• [TASK]: Extract every record, exactly as written, and ignore the pictures.

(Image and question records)
= = = =

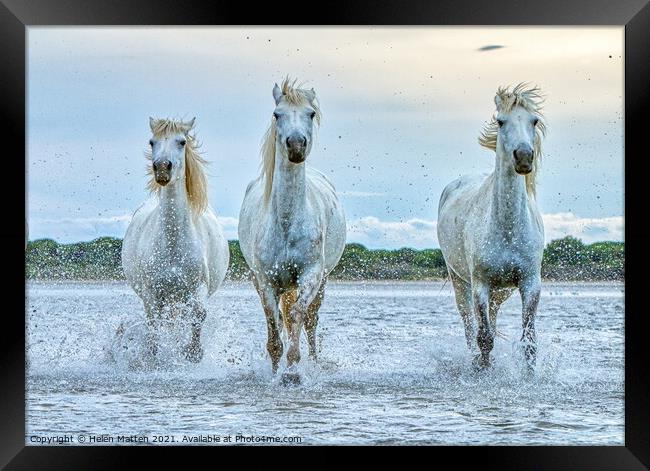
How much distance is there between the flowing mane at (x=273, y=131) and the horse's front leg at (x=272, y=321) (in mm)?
510

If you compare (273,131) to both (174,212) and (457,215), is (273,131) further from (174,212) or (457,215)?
(457,215)

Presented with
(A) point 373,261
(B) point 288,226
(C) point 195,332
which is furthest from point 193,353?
(A) point 373,261

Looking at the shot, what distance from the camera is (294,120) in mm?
4434

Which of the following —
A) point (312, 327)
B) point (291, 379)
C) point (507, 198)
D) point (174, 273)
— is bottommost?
point (291, 379)

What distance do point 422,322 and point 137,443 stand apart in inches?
233

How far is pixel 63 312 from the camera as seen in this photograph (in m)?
9.88

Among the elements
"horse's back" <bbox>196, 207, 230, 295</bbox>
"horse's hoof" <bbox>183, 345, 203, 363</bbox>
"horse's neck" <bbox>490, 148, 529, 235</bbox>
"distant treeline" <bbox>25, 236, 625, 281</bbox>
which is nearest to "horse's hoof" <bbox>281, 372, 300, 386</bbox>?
"horse's hoof" <bbox>183, 345, 203, 363</bbox>

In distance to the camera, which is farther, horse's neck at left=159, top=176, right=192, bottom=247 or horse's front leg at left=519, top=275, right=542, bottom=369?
horse's neck at left=159, top=176, right=192, bottom=247

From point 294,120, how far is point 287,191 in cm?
44

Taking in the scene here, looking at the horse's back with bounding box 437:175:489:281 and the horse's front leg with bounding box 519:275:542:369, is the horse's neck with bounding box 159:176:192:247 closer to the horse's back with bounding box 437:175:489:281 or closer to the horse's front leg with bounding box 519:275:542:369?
the horse's back with bounding box 437:175:489:281

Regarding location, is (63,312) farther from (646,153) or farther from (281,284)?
(646,153)

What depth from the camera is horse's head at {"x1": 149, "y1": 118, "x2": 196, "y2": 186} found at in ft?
15.9

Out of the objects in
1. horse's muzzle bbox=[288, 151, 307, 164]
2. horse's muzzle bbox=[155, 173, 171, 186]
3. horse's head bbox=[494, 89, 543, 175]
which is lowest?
horse's muzzle bbox=[155, 173, 171, 186]

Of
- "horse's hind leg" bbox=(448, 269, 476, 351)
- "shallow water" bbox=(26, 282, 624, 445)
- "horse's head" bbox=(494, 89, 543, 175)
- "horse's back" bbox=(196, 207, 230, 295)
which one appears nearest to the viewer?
"shallow water" bbox=(26, 282, 624, 445)
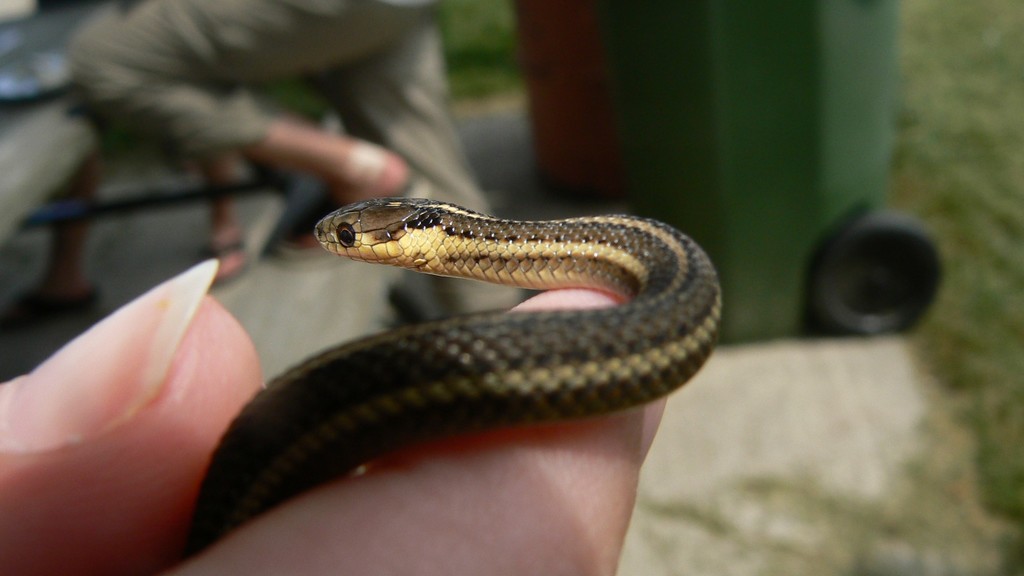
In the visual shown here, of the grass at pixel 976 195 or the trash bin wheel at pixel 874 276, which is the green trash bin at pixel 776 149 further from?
the grass at pixel 976 195

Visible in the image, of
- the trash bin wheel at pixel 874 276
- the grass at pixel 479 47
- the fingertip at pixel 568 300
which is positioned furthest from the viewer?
the grass at pixel 479 47

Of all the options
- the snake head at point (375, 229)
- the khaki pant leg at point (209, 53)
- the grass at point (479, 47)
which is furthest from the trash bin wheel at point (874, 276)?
the grass at point (479, 47)

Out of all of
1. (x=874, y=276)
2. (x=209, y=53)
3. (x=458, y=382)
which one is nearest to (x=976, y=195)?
(x=874, y=276)

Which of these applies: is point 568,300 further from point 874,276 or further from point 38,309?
point 38,309

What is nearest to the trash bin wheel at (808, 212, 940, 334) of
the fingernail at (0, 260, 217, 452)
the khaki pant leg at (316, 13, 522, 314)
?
the khaki pant leg at (316, 13, 522, 314)

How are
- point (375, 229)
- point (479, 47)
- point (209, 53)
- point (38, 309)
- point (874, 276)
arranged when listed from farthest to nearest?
point (479, 47) → point (38, 309) → point (874, 276) → point (209, 53) → point (375, 229)

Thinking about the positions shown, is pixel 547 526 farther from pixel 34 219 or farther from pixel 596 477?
pixel 34 219

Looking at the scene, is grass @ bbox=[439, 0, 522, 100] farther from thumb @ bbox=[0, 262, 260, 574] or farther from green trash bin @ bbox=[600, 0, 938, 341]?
thumb @ bbox=[0, 262, 260, 574]
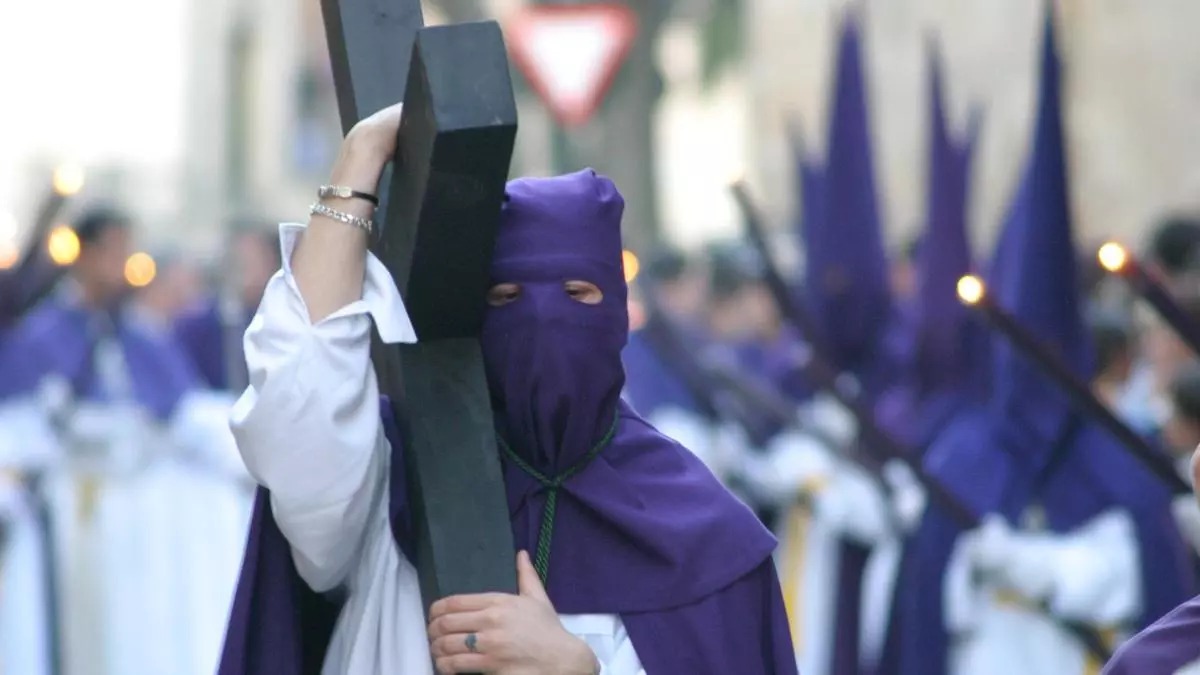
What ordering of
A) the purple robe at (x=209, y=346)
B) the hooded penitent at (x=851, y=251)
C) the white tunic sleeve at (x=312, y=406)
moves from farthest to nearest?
the purple robe at (x=209, y=346)
the hooded penitent at (x=851, y=251)
the white tunic sleeve at (x=312, y=406)

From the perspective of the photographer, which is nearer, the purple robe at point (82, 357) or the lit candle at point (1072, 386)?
the lit candle at point (1072, 386)

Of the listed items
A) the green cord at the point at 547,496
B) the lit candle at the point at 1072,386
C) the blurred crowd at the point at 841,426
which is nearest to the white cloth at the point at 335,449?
the green cord at the point at 547,496

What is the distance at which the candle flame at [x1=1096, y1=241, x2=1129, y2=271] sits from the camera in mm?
4664

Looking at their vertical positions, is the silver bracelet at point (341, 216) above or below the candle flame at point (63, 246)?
above

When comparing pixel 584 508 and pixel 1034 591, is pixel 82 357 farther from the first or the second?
pixel 584 508

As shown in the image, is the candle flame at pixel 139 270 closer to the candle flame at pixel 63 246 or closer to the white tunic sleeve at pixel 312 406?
the candle flame at pixel 63 246

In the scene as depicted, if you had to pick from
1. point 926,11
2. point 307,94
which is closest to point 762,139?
point 926,11

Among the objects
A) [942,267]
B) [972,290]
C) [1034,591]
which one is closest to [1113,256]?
[972,290]

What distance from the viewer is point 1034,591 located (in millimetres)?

= = = =

• [THE RESULT]:
How much distance is there between the flowing mane at (x=273, y=131) and the horse's front leg at (x=272, y=321) (in mm)?
510

If you compare (273,131) to both (174,212) and (457,215), is (273,131) further from (174,212) or (457,215)?
(457,215)

Presented with
(A) point 373,261
(B) point 288,226
(C) point 195,332
which is furthest from point 193,353?
(A) point 373,261

Looking at the shot, what distance from the camera is (294,120) in mm?
4434

Which of the following —
A) point (312, 327)
B) point (291, 379)
C) point (507, 198)
D) point (174, 273)
— is bottommost?
point (291, 379)

What distance do point 422,322 and point 137,443 stand apart in inches?
233

How far is pixel 63 312 from the camera as seen in this photograph (in m)?
9.88

Among the elements
"horse's back" <bbox>196, 207, 230, 295</bbox>
"horse's hoof" <bbox>183, 345, 203, 363</bbox>
"horse's neck" <bbox>490, 148, 529, 235</bbox>
"distant treeline" <bbox>25, 236, 625, 281</bbox>
which is nearest to "horse's hoof" <bbox>281, 372, 300, 386</bbox>?
"horse's hoof" <bbox>183, 345, 203, 363</bbox>

In distance to the camera, which is farther, horse's neck at left=159, top=176, right=192, bottom=247 or horse's front leg at left=519, top=275, right=542, bottom=369?
horse's neck at left=159, top=176, right=192, bottom=247

From point 294,120, how far is point 287,191 in cm?
44

Taking in the scene here, looking at the horse's back with bounding box 437:175:489:281 and the horse's front leg with bounding box 519:275:542:369, is the horse's neck with bounding box 159:176:192:247 closer to the horse's back with bounding box 437:175:489:281 or closer to the horse's front leg with bounding box 519:275:542:369?
the horse's back with bounding box 437:175:489:281

Regarding location, is (63,312) farther from (646,153) or farther from (281,284)?
(646,153)

What depth from the camera is horse's head at {"x1": 149, "y1": 118, "x2": 196, "y2": 186} found at in ft?
15.9

Out of the objects in
1. horse's muzzle bbox=[288, 151, 307, 164]
2. horse's muzzle bbox=[155, 173, 171, 186]
3. horse's head bbox=[494, 89, 543, 175]
which is lowest?
horse's muzzle bbox=[155, 173, 171, 186]

Of
- "horse's hind leg" bbox=(448, 269, 476, 351)
- "shallow water" bbox=(26, 282, 624, 445)
- "horse's head" bbox=(494, 89, 543, 175)
- "horse's back" bbox=(196, 207, 230, 295)
which one appears nearest to the viewer?
"shallow water" bbox=(26, 282, 624, 445)
In the visual shown here, of the grass at pixel 976 195 or the trash bin wheel at pixel 874 276, which is the green trash bin at pixel 776 149 further from?
the grass at pixel 976 195

Visible in the image, of
- the trash bin wheel at pixel 874 276
- the grass at pixel 479 47
- the fingertip at pixel 568 300
which is positioned furthest from the viewer?
the grass at pixel 479 47

Of all the options
- the snake head at point (375, 229)
- the khaki pant leg at point (209, 53)
- the grass at point (479, 47)
which is furthest from the trash bin wheel at point (874, 276)?
the grass at point (479, 47)

Out of all of
1. (x=874, y=276)
2. (x=209, y=53)
3. (x=458, y=382)
which one is nearest to (x=976, y=195)?
(x=874, y=276)

Which of these applies: is point 568,300 further from point 874,276 or further from point 38,309?
point 38,309

What is nearest to the trash bin wheel at (808, 212, 940, 334) of
the fingernail at (0, 260, 217, 452)
the khaki pant leg at (316, 13, 522, 314)
?
the khaki pant leg at (316, 13, 522, 314)

How are
- point (375, 229)
- point (479, 47)
- point (209, 53)
- point (38, 309)
- point (874, 276)
arranged when listed from farthest to nearest?
point (479, 47) → point (38, 309) → point (874, 276) → point (209, 53) → point (375, 229)

Thinking about the positions shown, is pixel 547 526 farther from pixel 34 219 or farther from pixel 596 477?
pixel 34 219

Looking at the scene, is grass @ bbox=[439, 0, 522, 100] farther from thumb @ bbox=[0, 262, 260, 574] or farther from green trash bin @ bbox=[600, 0, 938, 341]?
thumb @ bbox=[0, 262, 260, 574]
What ordering of
A) the purple robe at (x=209, y=346)
B) the hooded penitent at (x=851, y=251)
C) the white tunic sleeve at (x=312, y=406)
moves from farthest to nearest?
the purple robe at (x=209, y=346)
the hooded penitent at (x=851, y=251)
the white tunic sleeve at (x=312, y=406)

From the perspective of the photographer, which is nearer, the purple robe at point (82, 357) or the lit candle at point (1072, 386)?
the lit candle at point (1072, 386)

Of the listed items
A) the green cord at the point at 547,496
B) the lit candle at the point at 1072,386
C) the blurred crowd at the point at 841,426
which is nearest to the white cloth at the point at 335,449?
the green cord at the point at 547,496

What is the distance at which the candle flame at [x1=1096, y1=241, x2=1129, y2=271] sits from the camera in mm?
4664

Looking at their vertical positions, is the silver bracelet at point (341, 216) above or below the candle flame at point (63, 246)?
above

When comparing pixel 584 508 and pixel 1034 591, is pixel 82 357 farther from the first or the second?
pixel 584 508

As shown in the image, is the candle flame at pixel 139 270 closer to the candle flame at pixel 63 246 or closer to the white tunic sleeve at pixel 312 406?
the candle flame at pixel 63 246

In the scene as depicted, if you had to pick from
1. point 926,11
2. point 307,94
which is closest to point 762,139?
point 926,11

Among the objects
A) [942,267]
B) [972,290]
C) [1034,591]
which one is closest to [1113,256]?
[972,290]

What distance from the viewer is point 1034,591 located (in millimetres)?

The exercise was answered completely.